Set down the entries below exactly, leaving out all images.

::: SUPPLIED MATERIAL :::

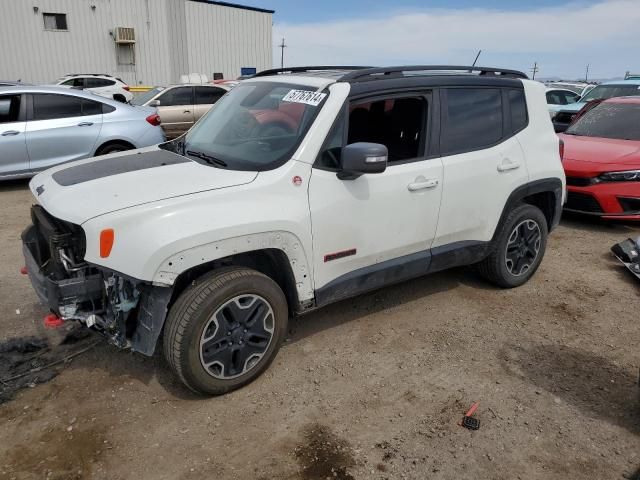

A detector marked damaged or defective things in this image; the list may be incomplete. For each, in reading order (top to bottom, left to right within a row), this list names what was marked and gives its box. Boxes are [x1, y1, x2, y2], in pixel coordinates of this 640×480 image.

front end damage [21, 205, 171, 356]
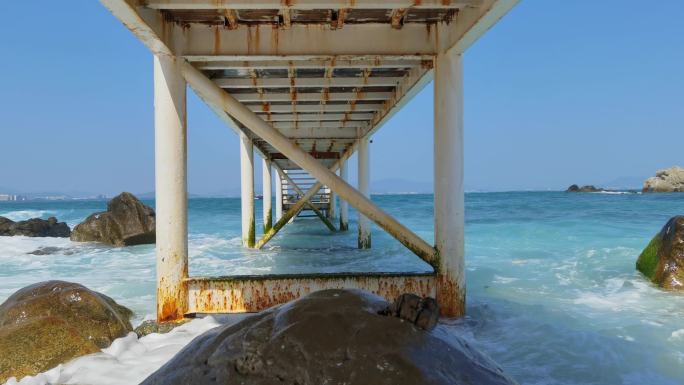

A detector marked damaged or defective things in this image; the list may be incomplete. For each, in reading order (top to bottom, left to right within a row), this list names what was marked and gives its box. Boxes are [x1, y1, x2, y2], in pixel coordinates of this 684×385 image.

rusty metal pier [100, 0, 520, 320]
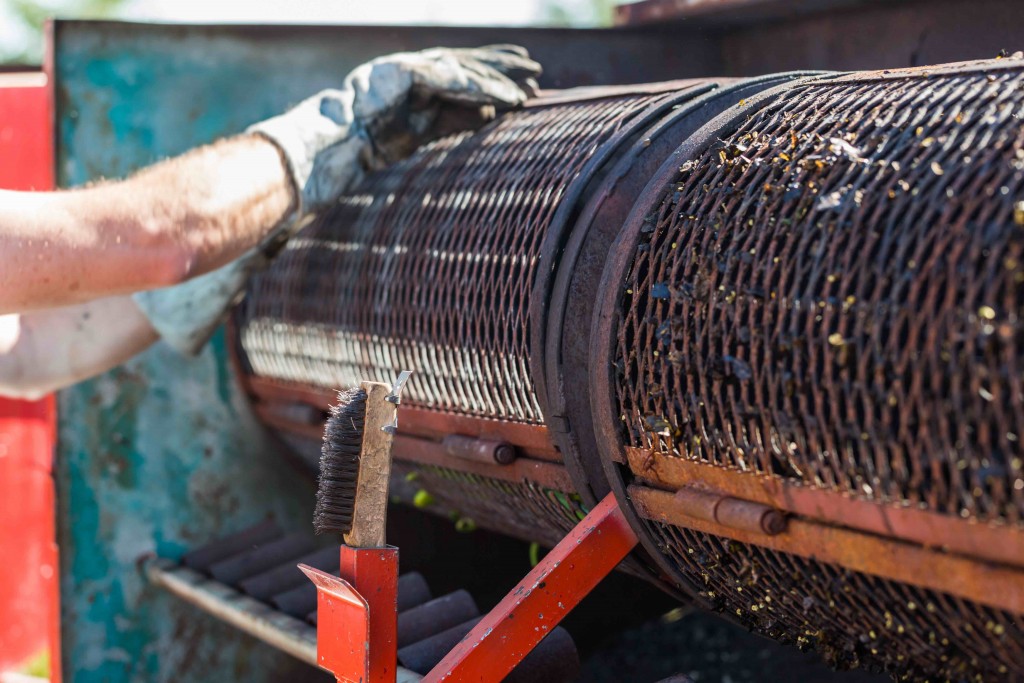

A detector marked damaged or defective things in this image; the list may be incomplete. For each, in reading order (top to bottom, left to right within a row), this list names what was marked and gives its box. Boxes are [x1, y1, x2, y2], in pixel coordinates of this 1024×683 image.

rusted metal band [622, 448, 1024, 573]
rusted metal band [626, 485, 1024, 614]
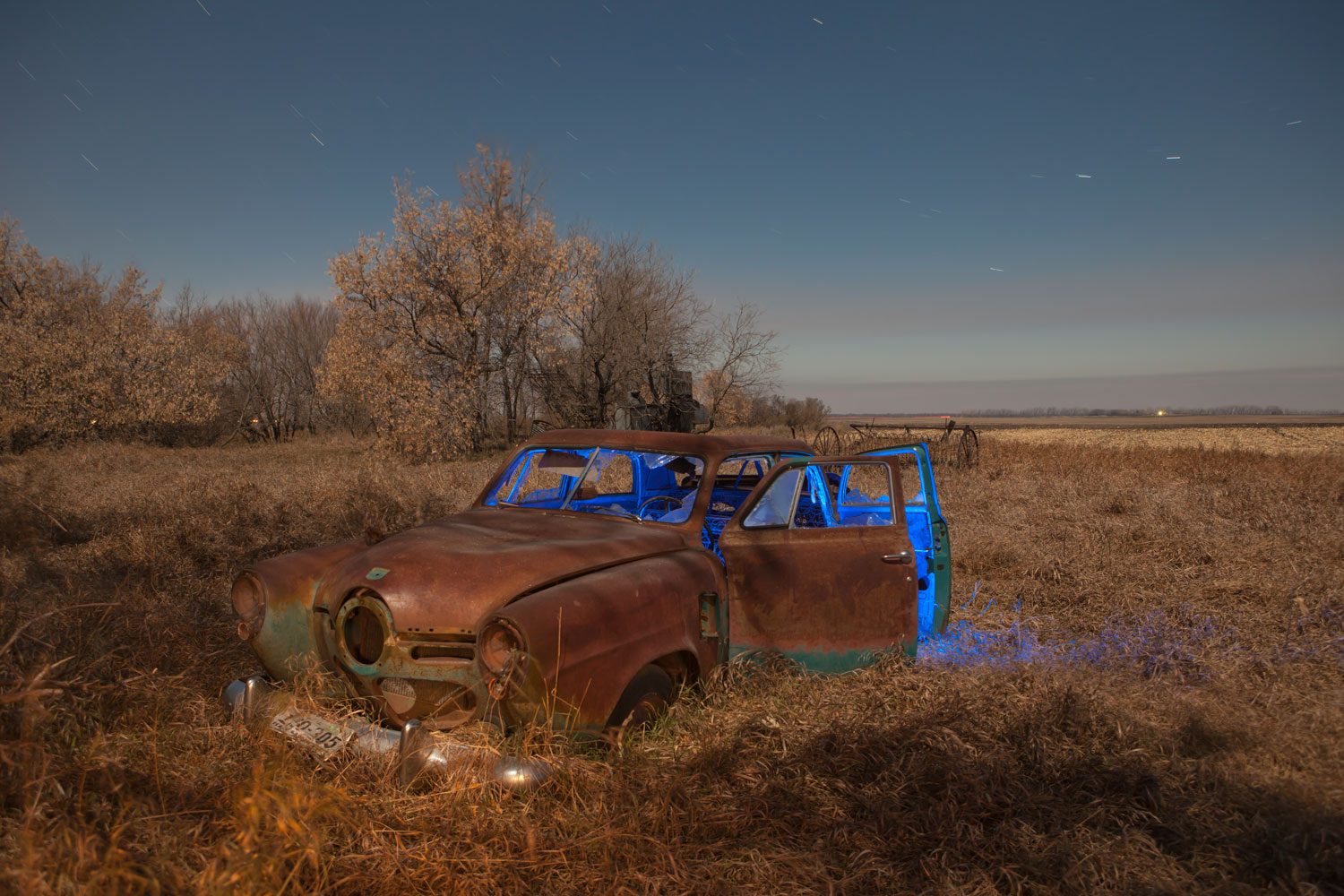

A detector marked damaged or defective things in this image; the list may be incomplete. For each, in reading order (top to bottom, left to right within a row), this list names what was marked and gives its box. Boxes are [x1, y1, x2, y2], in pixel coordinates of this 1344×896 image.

:::

SOLUTION FOR THIS PROBLEM:
A detector marked damaged or defective things in this image; the list may be incomplete. For each, in reading order (top to bottom, left to right within a row), this list names what was marked and gives its box. Boxes are [x1, y1, x2, y2], in pixel coordinates of this 640×480 image.

front end damage [21, 205, 171, 356]

A detector marked damaged or defective things in this image; the list may be incomplete. For each, in reading order (top to bottom, left to right within a row), this list names what was marked and gives its box. Boxes are [x1, y1, x2, y2], in pixel coordinates of this 684×385 image.

rusty metal pier [100, 0, 520, 320]

A detector marked damaged or defective things in this image; the list may be incomplete. For each, in reading order (top to bottom, left to right within a row), this list names what was marked and gives its box. Boxes are [x1, y1, x2, y2], in pixel coordinates of this 1024×683 image.

rusted metal band [622, 448, 1024, 573]
rusted metal band [626, 485, 1024, 614]

A detector marked damaged or defective things in this image; the list may be incomplete. For each, in reading order (top to bottom, left to right within a row), this list names what was marked and gives its box. Boxes are [x1, y1, x2, y2], in pixel coordinates of this 1344×896 image.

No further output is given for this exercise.